Si Zelenski (son patronyme signifie « le vert ») veut mener une politique intelligente (s’il n’est pas, à son tour, acheté par les Américains), il est évident qu’il faut qu’il dialogue avec Poutine mais aussi avec les dirigeants des républiques séparatistes (les Russes répètent en boucle que ce ne sont pas eux qui sont en guerre mais les gens du Donbass). Ceci dans le triple objectif : régler le conflit du Donbass, normaliser les relations avec la Russie et, surtout, réenclencher avec elle une coopération économique indispensable pour réduire la crise économique.

Il faudrait aussi, et surtout, qu’il ait à cœur de réconcilier les Ukrainiens entre eux. La fracture est-ouest est toujours là (ainsi, si Zelenski a obtenu ce score massif pour l’ensemble du pays, dans la seule province d’Ukraine occidentale, la plus nationaliste, Porochenko a été majoritaire).

A court terme, il faudra attendre les prochaines élections législatives pour savoir si le nouveau président peut espérer un parlement (la « rada ») qui appuie sa politique.
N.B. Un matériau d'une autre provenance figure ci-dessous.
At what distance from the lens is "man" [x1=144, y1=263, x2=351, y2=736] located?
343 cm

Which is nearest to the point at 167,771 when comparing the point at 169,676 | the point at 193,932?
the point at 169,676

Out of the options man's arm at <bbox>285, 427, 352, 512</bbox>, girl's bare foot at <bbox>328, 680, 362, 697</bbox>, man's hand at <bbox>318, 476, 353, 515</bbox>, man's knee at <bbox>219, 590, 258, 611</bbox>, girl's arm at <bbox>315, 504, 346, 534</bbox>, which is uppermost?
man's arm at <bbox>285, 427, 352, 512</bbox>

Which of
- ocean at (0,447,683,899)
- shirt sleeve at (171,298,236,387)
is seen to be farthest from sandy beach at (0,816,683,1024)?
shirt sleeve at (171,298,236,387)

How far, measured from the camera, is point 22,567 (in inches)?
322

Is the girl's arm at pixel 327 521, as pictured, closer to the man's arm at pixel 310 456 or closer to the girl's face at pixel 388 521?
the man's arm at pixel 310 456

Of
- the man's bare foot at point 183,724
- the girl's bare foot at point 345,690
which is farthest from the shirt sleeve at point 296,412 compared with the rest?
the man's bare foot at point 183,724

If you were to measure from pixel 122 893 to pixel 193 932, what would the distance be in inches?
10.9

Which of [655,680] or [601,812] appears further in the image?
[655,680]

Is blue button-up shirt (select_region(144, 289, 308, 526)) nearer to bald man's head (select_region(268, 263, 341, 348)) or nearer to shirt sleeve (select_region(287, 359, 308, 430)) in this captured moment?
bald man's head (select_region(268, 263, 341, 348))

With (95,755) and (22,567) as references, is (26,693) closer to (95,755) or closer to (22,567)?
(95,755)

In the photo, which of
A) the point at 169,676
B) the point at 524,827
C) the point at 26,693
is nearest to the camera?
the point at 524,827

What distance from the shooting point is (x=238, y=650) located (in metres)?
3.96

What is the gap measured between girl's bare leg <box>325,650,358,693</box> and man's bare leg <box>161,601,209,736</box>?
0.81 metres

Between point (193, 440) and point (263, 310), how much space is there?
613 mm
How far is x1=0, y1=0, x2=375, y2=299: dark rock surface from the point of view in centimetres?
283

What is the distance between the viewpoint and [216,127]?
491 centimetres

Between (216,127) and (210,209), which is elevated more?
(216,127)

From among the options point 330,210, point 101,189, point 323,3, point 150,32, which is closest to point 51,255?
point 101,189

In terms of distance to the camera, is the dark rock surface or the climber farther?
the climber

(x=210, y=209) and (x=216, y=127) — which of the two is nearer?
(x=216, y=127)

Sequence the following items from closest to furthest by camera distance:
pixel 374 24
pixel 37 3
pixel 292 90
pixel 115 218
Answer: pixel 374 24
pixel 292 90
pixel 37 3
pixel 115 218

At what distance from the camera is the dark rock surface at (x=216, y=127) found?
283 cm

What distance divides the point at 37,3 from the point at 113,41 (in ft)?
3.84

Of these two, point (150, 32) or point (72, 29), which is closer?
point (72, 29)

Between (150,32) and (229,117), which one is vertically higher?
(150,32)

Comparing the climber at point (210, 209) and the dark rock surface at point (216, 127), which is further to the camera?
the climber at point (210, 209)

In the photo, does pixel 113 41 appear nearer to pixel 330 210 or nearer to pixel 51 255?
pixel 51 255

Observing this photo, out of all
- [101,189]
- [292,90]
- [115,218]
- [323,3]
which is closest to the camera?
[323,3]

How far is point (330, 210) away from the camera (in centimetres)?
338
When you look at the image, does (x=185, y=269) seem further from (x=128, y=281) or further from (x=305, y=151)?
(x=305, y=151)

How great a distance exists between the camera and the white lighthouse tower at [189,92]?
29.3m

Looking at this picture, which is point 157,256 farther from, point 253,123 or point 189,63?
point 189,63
Et la France ? Notre pays adoptera-t-il enfin une politique extérieure intelligente ? Car, ces dernières années, de la Libye à la Syrie, et même de la Corée du Nord (la France est le seul pays de l’UE avec l’Estonie à ne pas avoir de relations diplomatiques avec Pyongyang, étonnant, non ?) à la Russie, on ne peut pas dire que notre attitude brille par la perspicacité, l’humanité et tout simplement, l’intelligence.

Une remarque générale géostratégique pour terminer. Les relations internationales ne sont pas affaire de sentiments mais d’intérêts bien compris. On ne va pas impunément à l’encontre de la géographie et de l’histoire. Cuba le paye par un embargo depuis soixante ans, le Venezuela est en train de l’apprendre à ses dépens, les Coréens (du Sud comme du Nord) commencent à le réaliser. Pour l’avoir ignoré, les irresponsables criminels de Kiev ont ruiné l’Ukraine. Il est encore temps qu’ils redressent la barre en n’écoutant plus les sirènes intéressées ou inconscientes qui font souffler sur les braises ukrainiennes les vents chargés d’intempéries venus d’ouest./.